Azure gives you hundreds of security knobs. If you try to turn all of them at once, nothing meaningful will stick. This list focuses on the first 10 moves that improve your security posture (and your CMMC readiness) without redesigning everything.

1. Lock down global admins

  • Cut the number of permanent global admin accounts to the absolute minimum.
  • Require MFA and, ideally, phishing-resistant methods.
  • Move admins to privileged access workstations or hardened management profiles.

2. Turn on identity protection signals

If you have Entra ID P1 or P2, enable risk-based policies:

  • Flag risky sign-ins and users.
  • Require step-up authentication for suspicious activity.
  • Feed these events into your SOC and incident response workflows.

3. Enforce conditional access baselines

At minimum:

  • Block legacy authentication.
  • Require MFA for all users, not just admins.
  • Restrict access to high-risk apps from unmanaged or non-compliant devices.

These steps directly support CMMC access control and identity practices.

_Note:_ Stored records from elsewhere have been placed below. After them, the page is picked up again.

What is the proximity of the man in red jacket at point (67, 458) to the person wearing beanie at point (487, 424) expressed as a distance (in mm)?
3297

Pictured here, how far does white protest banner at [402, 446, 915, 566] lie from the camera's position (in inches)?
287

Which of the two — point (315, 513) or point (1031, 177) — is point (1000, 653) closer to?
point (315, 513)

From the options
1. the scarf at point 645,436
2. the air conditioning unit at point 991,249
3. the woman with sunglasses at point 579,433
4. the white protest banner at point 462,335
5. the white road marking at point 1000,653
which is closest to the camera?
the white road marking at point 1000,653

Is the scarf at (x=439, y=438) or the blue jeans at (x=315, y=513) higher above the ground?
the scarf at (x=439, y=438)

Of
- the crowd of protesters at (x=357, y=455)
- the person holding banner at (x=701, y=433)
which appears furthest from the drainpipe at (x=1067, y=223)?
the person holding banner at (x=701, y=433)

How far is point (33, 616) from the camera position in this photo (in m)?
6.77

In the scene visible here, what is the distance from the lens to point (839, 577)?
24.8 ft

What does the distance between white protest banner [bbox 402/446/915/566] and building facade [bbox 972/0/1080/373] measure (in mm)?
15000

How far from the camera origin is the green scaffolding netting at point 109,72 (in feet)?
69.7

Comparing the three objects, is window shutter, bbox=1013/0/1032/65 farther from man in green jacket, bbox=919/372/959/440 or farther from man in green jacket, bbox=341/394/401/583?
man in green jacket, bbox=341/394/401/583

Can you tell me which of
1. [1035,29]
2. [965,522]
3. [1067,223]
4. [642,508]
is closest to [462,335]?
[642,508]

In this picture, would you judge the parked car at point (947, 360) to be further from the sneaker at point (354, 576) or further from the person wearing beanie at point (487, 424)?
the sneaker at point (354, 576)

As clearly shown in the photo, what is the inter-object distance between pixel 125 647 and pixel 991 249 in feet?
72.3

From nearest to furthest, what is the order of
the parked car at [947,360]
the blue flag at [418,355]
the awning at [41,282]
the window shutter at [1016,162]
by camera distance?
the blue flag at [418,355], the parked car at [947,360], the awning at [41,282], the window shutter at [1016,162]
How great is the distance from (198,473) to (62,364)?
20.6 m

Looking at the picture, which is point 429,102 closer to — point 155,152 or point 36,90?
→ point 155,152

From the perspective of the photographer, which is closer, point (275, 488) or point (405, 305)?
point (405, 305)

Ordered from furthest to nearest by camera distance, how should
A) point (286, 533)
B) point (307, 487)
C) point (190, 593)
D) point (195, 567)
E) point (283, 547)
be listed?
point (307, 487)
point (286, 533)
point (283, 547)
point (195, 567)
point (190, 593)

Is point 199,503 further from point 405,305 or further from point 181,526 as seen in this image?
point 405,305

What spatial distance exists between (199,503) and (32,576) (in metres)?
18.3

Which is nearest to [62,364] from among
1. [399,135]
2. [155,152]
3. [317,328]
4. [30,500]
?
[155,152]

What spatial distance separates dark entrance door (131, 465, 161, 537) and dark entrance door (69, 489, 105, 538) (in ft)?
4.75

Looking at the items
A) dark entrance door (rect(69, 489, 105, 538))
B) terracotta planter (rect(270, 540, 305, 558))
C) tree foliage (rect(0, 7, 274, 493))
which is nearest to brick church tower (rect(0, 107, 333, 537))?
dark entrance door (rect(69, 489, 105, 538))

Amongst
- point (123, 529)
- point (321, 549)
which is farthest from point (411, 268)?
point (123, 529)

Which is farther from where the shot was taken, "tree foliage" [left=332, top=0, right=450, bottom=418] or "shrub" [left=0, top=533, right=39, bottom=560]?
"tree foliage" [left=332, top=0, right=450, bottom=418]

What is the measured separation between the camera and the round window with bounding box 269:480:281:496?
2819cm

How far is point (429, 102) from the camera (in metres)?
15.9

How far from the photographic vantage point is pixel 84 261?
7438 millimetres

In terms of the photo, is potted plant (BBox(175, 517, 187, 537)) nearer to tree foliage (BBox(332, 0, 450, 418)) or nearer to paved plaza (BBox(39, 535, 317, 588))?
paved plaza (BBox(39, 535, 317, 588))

4. Harden Azure subscriptions with policies

Use Azure Policy to enforce guardrails instead of hoping documentation is followed:

  • Require resource tagging and region restrictions.
  • Deny public IPs on sensitive workloads.
  • Ensure diagnostics and activity logs are always on and retained.

5. Centralize logging and alerts

  • Send Azure Activity Logs, resource logs, and Entra ID logs into Log Analytics or your SIEM.
  • Build a small set of high-fidelity alerts (e.g., new privileged role assignments, changes to conditional access, anomalous sign-ins).

Start small and tune. Noisy alerts get ignored; precise alerts get investigated. For CMMC, you need logs and evidence. Getting this right early pays off when the assessor asks for it.